Provided entries:
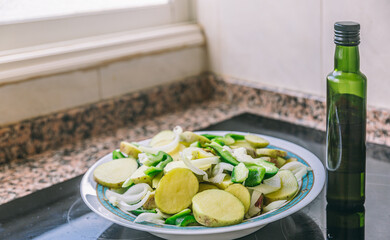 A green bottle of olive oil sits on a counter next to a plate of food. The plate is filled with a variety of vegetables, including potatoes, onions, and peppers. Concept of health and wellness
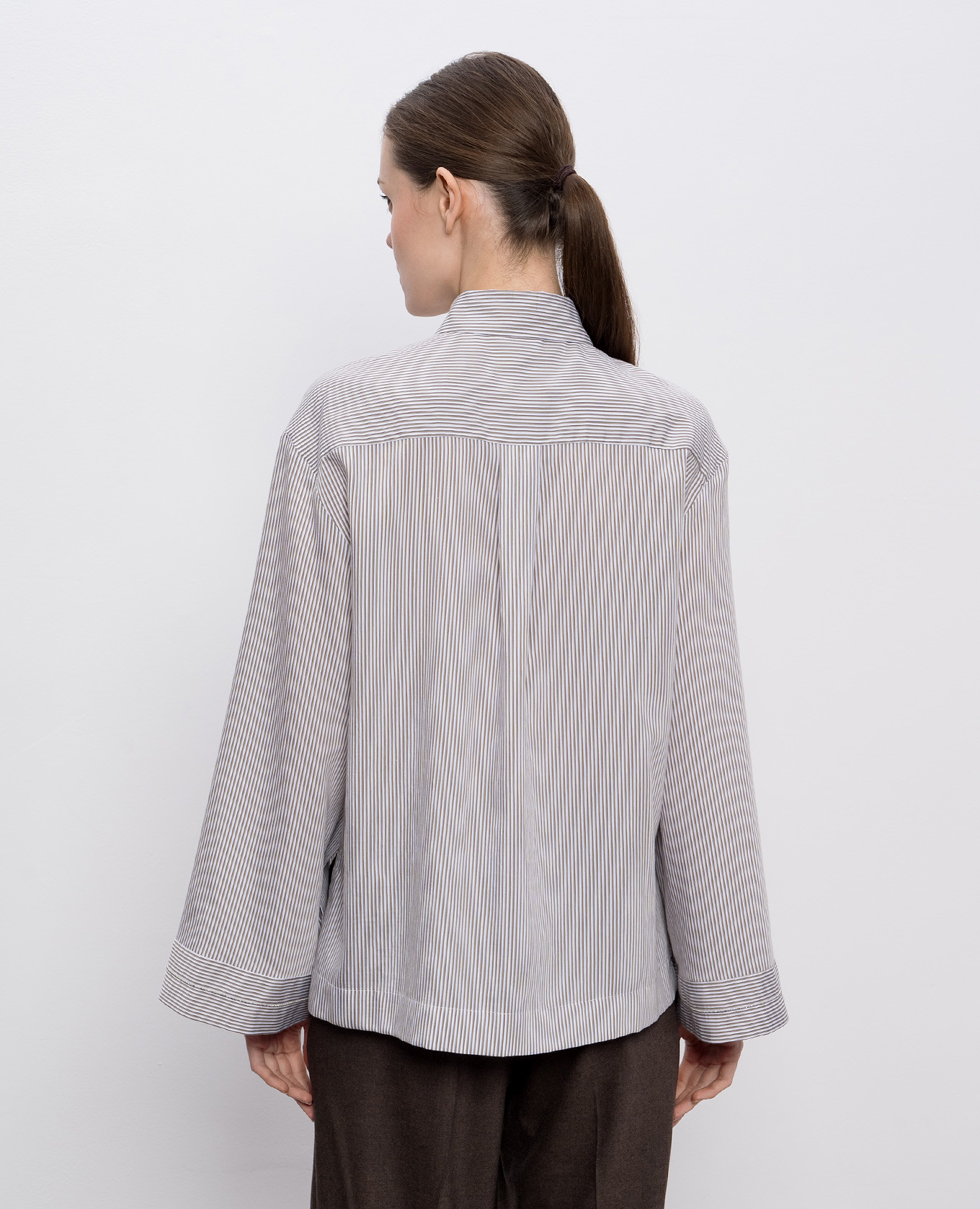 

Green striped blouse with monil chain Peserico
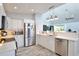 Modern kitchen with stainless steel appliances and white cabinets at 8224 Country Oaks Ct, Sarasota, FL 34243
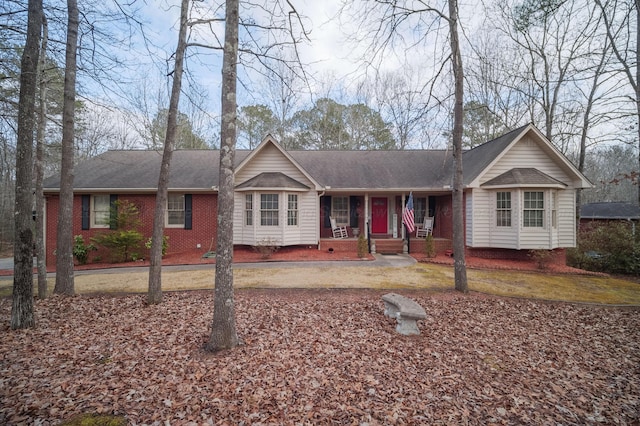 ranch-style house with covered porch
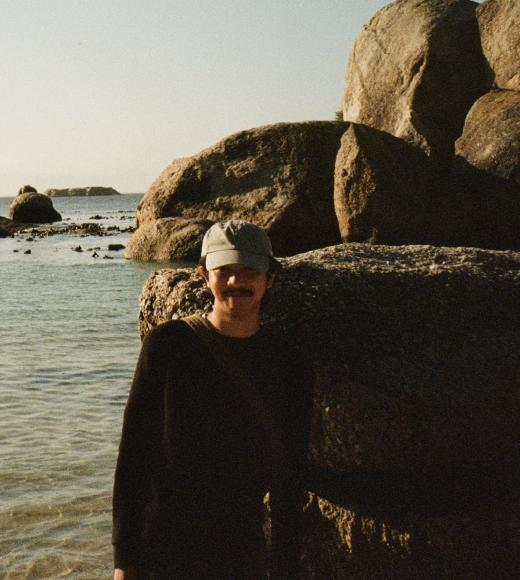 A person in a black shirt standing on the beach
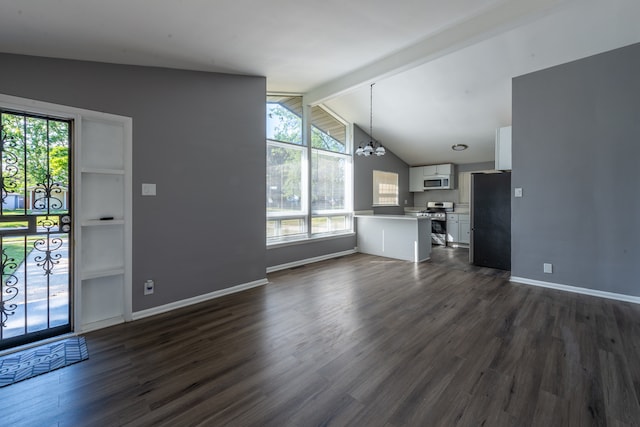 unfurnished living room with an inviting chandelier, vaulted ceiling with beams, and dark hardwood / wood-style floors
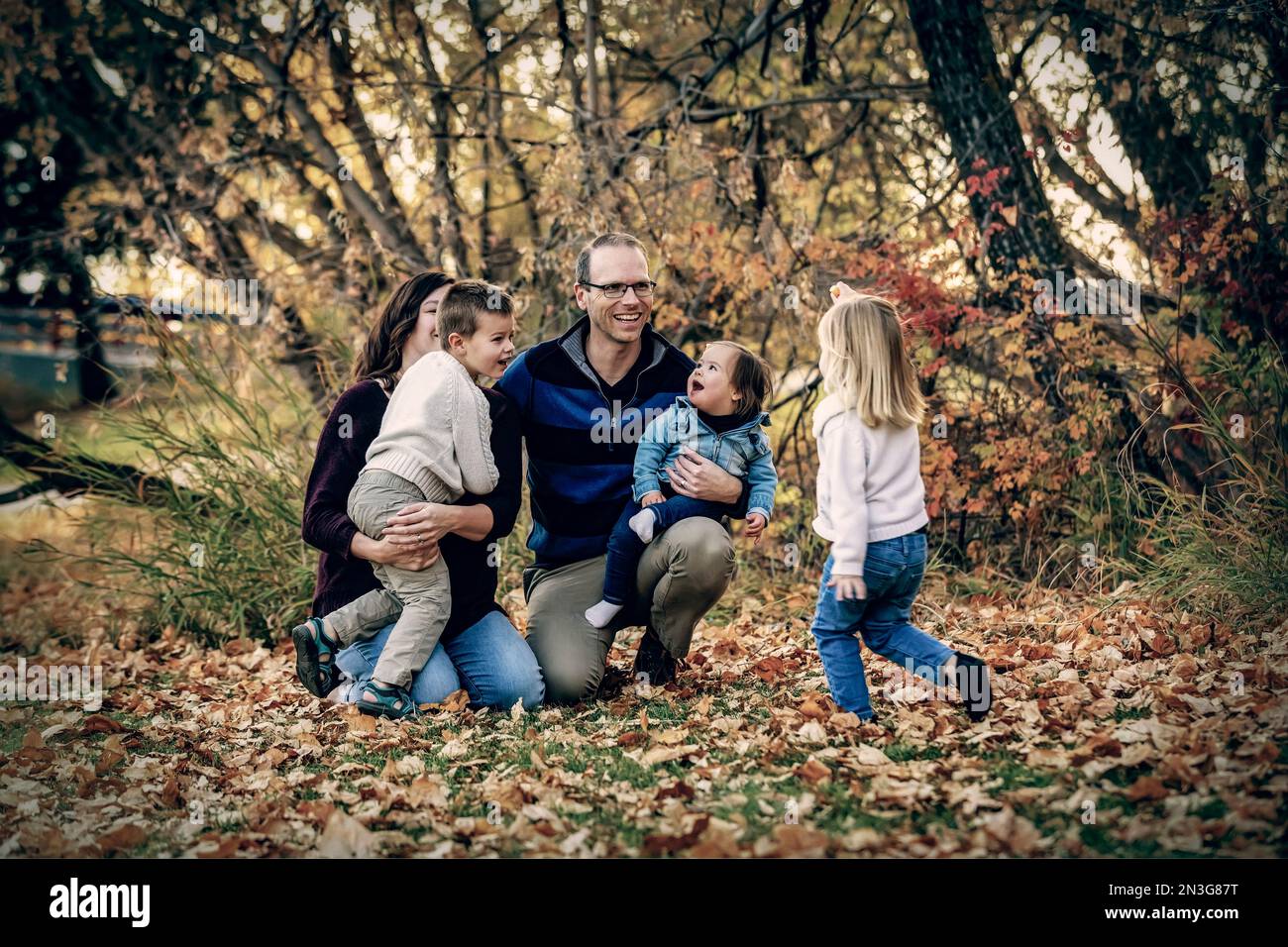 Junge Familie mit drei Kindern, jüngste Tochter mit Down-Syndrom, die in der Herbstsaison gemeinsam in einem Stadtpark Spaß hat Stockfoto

Work task: Pictures are not part of the copy. Restate everything else in the listing word for word.

Result of the exercise:
 A green bottle of olive oil sits on a counter next to a plate of food. The plate is filled with a variety of vegetables, including potatoes, onions, and peppers. Concept of health and wellness

Green striped blouse with monil chain Peserico
 Modern kitchen with stainless steel appliances and white cabinets at 8224 Country Oaks Ct, Sarasota, FL 34243
 ranch-style house with covered porch
 A person in a black shirt standing on the beach
 unfurnished living room with an inviting chandelier, vaulted ceiling with beams, and dark hardwood / wood-style floors
 Junge Familie mit drei Kindern, jüngste Tochter mit Down-Syndrom, die in der Herbstsaison gemeinsam in einem Stadtpark Spaß hat Stockfoto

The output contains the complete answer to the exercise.